Experience with Townshend Seismic Podiums on Concrete Floor (they're great)

​I have tower speakers on a concrete floor covered with carpet. Recently, I tried out the Townshend Seismic Podium (size 1)  on my Ascend Acoustics Towers (RAAL tweeter) for about 4-5 hours. Here is a brief recounting of my experience.

At first, I set up the podiums and just listened to well known tracks; next, a few days later, I used that same set of tracks to compare, A & B, the speakers on the podium vs. without the podium (but at the same height). A friend with me also compared this A/B setup. We listened to a simple jazz arrangement, a Mozart aria, a rock recording by Chesky, and a country/rock piece. All were well recorded.

The difference made by the podiums are not subtle. In general, it is as if the entire sonic presentation was brought into focus, as if a light veil or layer of dust had been wiped away. It organizes everything; it makes the parts of the whole make sense.

More specifically, these were the effects I noticed: 

Bass was slightly fuller, much cleaner and more distinct; for an electric bass, this meant that rounded notes that previously blurred in a sequence (too legato) become individual notes.

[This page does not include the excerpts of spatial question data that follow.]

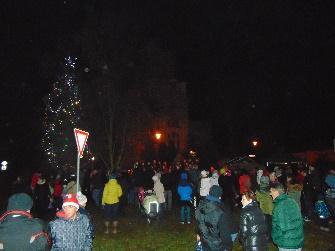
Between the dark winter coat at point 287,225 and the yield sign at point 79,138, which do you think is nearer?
the dark winter coat at point 287,225

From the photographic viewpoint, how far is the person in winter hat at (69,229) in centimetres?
582

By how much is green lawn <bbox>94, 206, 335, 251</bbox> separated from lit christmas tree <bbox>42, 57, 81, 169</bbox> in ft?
59.4

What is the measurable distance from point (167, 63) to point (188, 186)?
24.6 meters

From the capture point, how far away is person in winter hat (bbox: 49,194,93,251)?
582 centimetres

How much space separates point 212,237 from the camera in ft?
23.7

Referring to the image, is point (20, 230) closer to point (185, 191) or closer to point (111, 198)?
point (111, 198)

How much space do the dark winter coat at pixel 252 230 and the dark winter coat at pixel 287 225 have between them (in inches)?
11.4

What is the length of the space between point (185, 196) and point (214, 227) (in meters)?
8.95

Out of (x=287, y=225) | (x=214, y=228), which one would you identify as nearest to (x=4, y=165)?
(x=214, y=228)

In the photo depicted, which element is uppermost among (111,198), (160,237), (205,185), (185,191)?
(205,185)

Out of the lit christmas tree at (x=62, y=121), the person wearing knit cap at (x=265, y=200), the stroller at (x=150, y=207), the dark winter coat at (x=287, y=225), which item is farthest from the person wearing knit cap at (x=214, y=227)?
the lit christmas tree at (x=62, y=121)

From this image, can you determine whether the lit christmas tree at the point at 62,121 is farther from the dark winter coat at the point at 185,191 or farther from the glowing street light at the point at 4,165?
the dark winter coat at the point at 185,191

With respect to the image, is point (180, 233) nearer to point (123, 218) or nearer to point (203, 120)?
point (123, 218)

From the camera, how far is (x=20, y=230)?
5301 mm
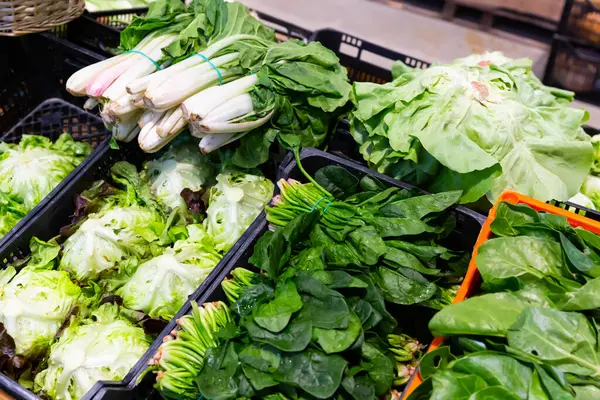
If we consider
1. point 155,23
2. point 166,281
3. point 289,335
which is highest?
point 155,23

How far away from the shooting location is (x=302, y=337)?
125 cm

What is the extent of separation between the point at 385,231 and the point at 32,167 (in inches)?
58.7

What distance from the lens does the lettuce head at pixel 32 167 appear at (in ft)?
6.93

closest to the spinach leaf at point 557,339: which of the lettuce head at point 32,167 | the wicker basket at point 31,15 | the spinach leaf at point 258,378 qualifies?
the spinach leaf at point 258,378

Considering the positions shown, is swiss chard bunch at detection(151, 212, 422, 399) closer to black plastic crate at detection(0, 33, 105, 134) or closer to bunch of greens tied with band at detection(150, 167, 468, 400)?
bunch of greens tied with band at detection(150, 167, 468, 400)

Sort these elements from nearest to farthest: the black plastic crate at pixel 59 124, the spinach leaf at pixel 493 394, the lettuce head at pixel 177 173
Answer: the spinach leaf at pixel 493 394, the lettuce head at pixel 177 173, the black plastic crate at pixel 59 124

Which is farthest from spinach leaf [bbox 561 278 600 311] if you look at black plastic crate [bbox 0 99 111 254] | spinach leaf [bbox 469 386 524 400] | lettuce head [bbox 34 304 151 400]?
black plastic crate [bbox 0 99 111 254]

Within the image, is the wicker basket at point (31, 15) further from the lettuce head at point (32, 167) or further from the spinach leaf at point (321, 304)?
the spinach leaf at point (321, 304)

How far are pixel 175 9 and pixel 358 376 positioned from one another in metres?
1.70

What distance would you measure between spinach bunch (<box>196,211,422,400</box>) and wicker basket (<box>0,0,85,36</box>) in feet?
4.87

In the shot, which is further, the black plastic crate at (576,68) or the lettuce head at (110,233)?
the black plastic crate at (576,68)

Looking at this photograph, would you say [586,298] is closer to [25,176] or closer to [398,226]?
[398,226]

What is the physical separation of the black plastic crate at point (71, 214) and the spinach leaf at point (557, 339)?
35.8 inches

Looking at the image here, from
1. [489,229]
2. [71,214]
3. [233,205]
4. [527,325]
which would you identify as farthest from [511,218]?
[71,214]
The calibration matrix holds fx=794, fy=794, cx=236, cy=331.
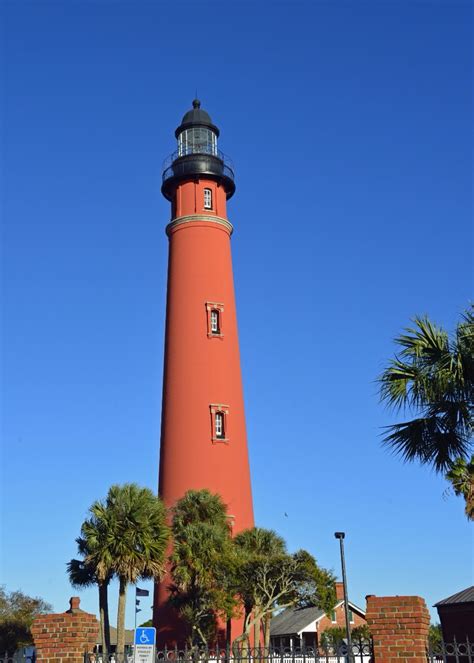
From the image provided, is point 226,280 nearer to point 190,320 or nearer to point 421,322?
point 190,320

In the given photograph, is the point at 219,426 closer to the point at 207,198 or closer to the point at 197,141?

String bass notes gained dimensionality and texture; the finger on the string became more real, and the resonance of the large wooden bass got fuller and richer. Rhythm sections were better able to stand out *as* rhythm sections, that is, as musicians who are working together.

As far as midrange and treble go, there was -- as with the bass -- more definition, clarity, detail. They sound more like instruments-in-the-room rather than the presence of instrument appearances. Not much about their tonal character changed, but they became more palpable and more exactly located.

That brings me to the soundstage. The width of the soundstage grew by about 10-14% — 5-7% on each side. It was remarkable. Instruments gained space, separation, and definiteness of location. They didn't sound apart or isolated but just more distinct, separated from other instruments. I imagined this as fidelity to the way the microphone recorded them or as the mixing engineer intended. 

When I ordered the podiums, I made sure to ask for the ability to return them. I was assured that I could return them if I just paid shipping. (No restocking fee.) I was skeptical and wanted an escape clause. I had watched a few videos and was curious about whether Mr. Townshend's scientific claims would translate into audible differences that would be worth the money (the podiums cost about 1/3 of my speakers' cost). 

Well, my skepticism is gone — and it disappeared rather quickly at first, and then after careful comparison. I am keeping the Townshend podiums. Are they better than Isoacoustics footers or other products? I don't know, because I have not compared them. But they're making a huge difference and, should I want to put other speakers on them, they'll fit the others I have, easily. I'm pretty sure I'll never give these up.



@hilde45  - I would be the Symposium platforms are better for distortion/noise drainage and the Townshend podiums are better for isolation. I needed more isolation for my turntable and drainage for my speakers, so that's why I use both companies. For speakers, I think Symposium provides a much bigger bang for the buck. If I remember back when I got them, the Townshend product that would have worked was about 2-3 times the cost, and I am sure would have been an improvement - I was just not comfortable with the rocking. My amp and preamp move around with so much as a nudge being on top of the rollerblocks, but I can live with that since they are very stable. 



Great news. Your experience just adds to the statistics and reinforced my belief that the Townshend Podiums register a 100% success rate with those who have tried.


I think you must have missed my post.


Informative video from Credo Audio Switzerland that compares spikes to their own isolation and that of Townshend Audio's.

The key takeaway here might be that isolation products do not alter frequency response unless you want to include major structural and cabinet resonances as part of the audio signal.


@cd318 Thanks. Just watched that video. Very interesting and it seems to advocate for both their custom product and Townshend. @brownsfan may be interested in this one.

I've seen that video and wanted to share it on your other thread but I couldn't remember the company name to find it again. It is very interesting and inspired me to explore different options for my speakers and subs.